- **DIRECTIONS**
Set out the stretch of the listing from the line containing "Between point (89, 219)" through the line containing "2.79 meters" as a Markdown table with the columns Row and Line, numbering each line and leaving out blank lines.

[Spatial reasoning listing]
···
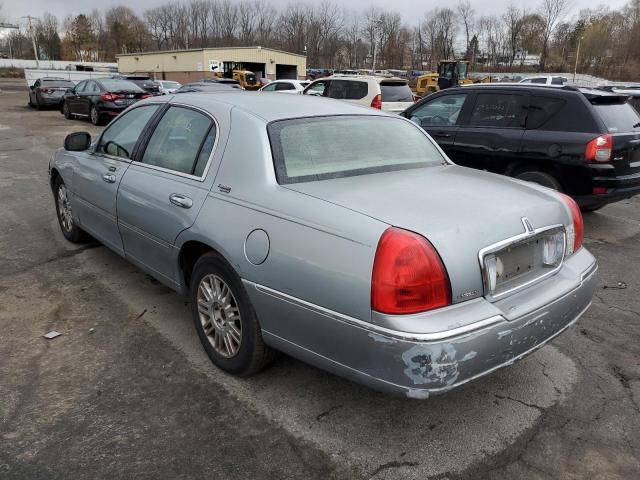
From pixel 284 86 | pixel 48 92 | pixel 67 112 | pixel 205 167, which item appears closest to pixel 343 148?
pixel 205 167

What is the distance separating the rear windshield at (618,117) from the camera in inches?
224

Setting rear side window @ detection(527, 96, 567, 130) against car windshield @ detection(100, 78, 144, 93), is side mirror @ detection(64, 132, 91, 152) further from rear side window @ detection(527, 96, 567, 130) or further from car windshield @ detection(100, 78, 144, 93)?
car windshield @ detection(100, 78, 144, 93)

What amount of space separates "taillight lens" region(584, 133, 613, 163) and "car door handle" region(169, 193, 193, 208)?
4.53 meters

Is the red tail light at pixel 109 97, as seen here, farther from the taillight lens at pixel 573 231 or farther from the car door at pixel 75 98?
the taillight lens at pixel 573 231

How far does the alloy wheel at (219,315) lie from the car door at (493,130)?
452cm

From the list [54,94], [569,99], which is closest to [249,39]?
[54,94]

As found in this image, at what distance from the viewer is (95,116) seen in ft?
54.6

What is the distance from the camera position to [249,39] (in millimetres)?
105438

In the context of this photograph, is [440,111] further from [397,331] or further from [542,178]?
[397,331]

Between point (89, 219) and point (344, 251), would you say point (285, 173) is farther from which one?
point (89, 219)

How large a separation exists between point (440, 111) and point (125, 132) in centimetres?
460

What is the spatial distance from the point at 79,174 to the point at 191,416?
2.79 meters

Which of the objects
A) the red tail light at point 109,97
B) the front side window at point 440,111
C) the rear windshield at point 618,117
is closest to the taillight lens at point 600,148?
the rear windshield at point 618,117

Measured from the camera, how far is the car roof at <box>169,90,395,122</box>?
3.15 metres
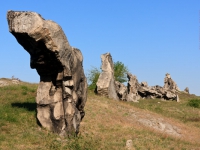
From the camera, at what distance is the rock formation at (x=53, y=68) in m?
15.7

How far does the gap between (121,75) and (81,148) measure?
50.9m

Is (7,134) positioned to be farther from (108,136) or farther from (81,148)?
(108,136)

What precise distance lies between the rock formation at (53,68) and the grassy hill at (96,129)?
3.08 feet

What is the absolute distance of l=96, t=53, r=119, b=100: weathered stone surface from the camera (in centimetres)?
3969

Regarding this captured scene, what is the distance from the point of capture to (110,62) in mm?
45000

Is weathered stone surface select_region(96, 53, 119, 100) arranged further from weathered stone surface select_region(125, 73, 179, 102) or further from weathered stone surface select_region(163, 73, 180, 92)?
weathered stone surface select_region(163, 73, 180, 92)

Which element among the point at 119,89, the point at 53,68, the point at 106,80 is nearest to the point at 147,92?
the point at 119,89

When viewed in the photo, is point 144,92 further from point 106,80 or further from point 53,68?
point 53,68

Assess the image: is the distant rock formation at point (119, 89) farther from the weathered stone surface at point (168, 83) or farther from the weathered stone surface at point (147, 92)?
the weathered stone surface at point (168, 83)

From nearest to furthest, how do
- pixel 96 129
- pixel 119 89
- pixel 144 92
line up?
pixel 96 129 → pixel 119 89 → pixel 144 92

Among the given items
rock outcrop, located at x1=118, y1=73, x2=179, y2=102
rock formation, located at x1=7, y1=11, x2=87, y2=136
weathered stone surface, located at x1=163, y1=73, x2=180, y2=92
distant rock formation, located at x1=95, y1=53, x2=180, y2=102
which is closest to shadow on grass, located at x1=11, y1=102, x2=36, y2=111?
rock formation, located at x1=7, y1=11, x2=87, y2=136

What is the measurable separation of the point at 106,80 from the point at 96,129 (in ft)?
62.3

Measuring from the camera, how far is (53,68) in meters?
17.6

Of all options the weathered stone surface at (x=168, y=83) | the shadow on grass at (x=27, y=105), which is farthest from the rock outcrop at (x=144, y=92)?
the shadow on grass at (x=27, y=105)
···
- **EXERCISE RESPONSE**
| Row | Line |
|---|---|
| 1 | Between point (89, 219) and point (344, 251), would you say point (285, 173) is farther from which one? |
| 2 | point (89, 219) |
| 3 | How large a separation exists between point (440, 111) and point (125, 132) in centimetres? |
| 4 | 460 |
| 5 | What is the spatial distance from the point at 79,174 to the point at 191,416? |
| 6 | 2.79 meters |